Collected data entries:
※ ※ ※

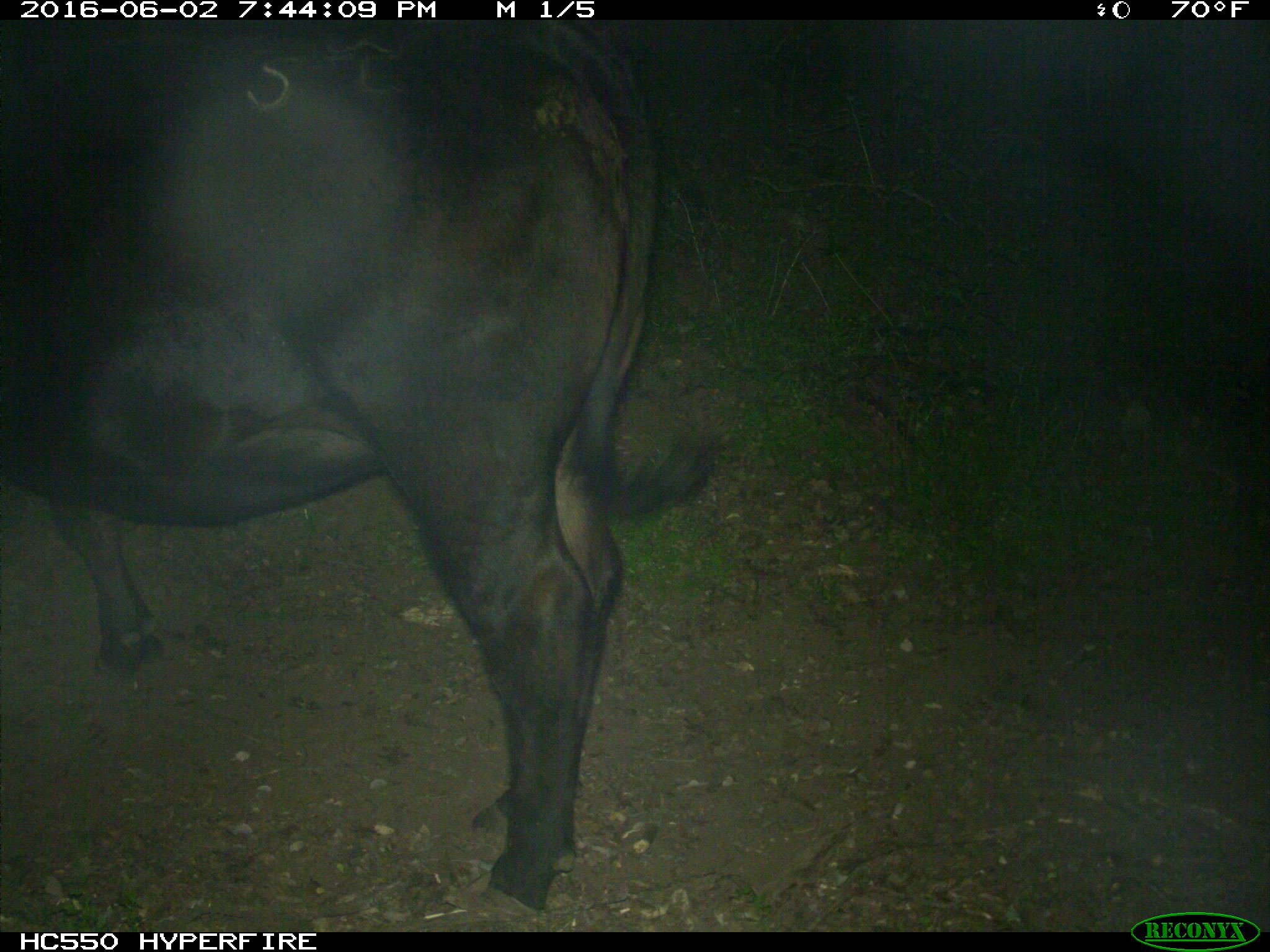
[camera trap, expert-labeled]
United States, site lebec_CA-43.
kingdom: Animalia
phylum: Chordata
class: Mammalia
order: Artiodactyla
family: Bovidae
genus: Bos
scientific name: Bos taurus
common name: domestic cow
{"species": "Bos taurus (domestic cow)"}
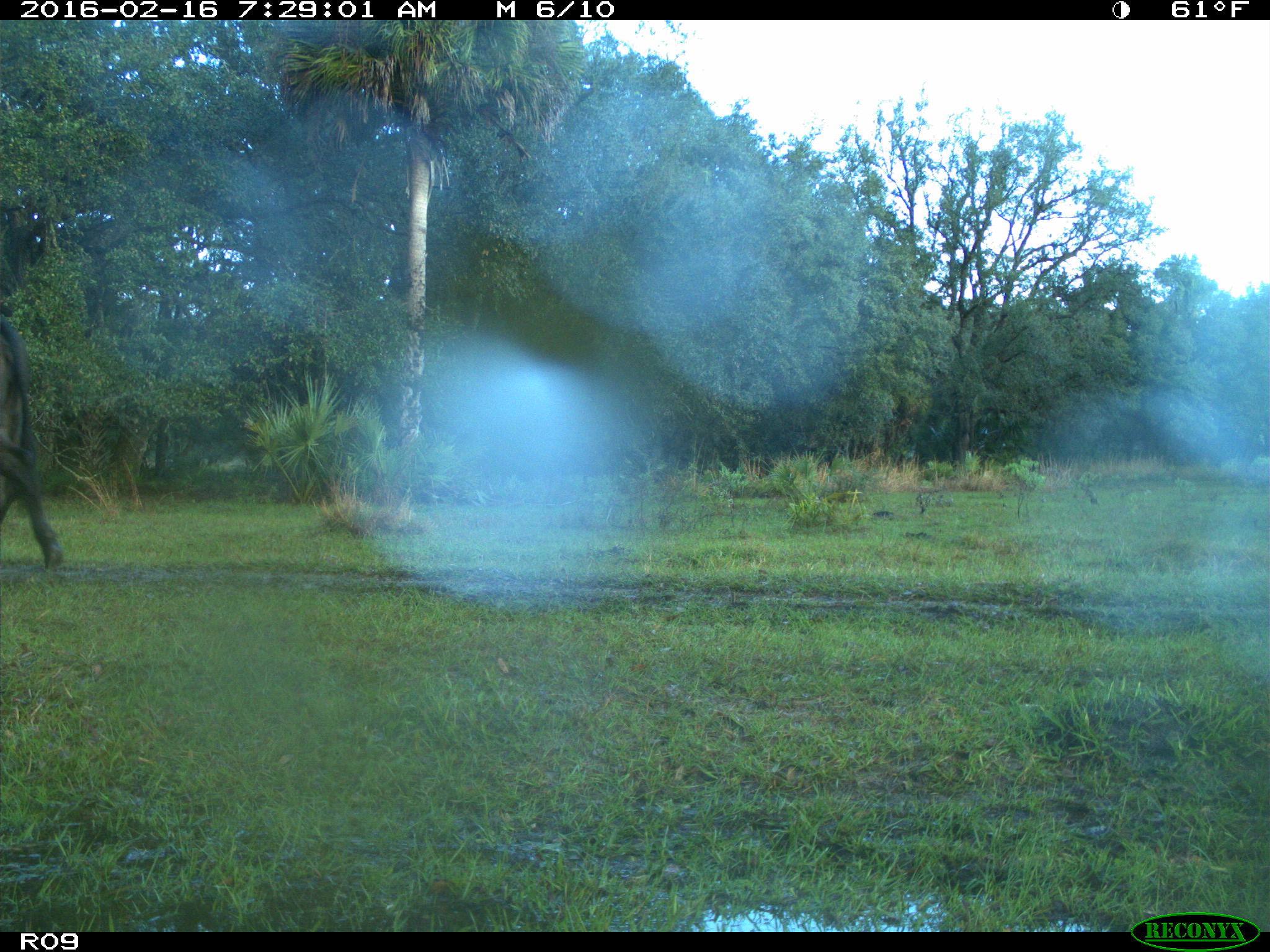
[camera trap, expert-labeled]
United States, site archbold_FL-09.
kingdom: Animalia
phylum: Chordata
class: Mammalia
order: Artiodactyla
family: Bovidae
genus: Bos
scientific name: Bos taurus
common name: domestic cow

※ ※ ※

- [Task instructions]
Images are to be excluded, and each record above written out word for word.

- [Result of the task]
[camera trap, expert-labeled]
United States, site lebec_CA-43.
kingdom: Animalia
phylum: Chordata
class: Mammalia
order: Artiodactyla
family: Bovidae
genus: Bos
scientific name: Bos taurus
common name: domestic cow
{"species": "Bos taurus (domestic cow)"}
[camera trap, expert-labeled]
United States, site archbold_FL-09.
kingdom: Animalia
phylum: Chordata
class: Mammalia
order: Artiodactyla
family: Bovidae
genus: Bos
scientific name: Bos taurus
common name: domestic cow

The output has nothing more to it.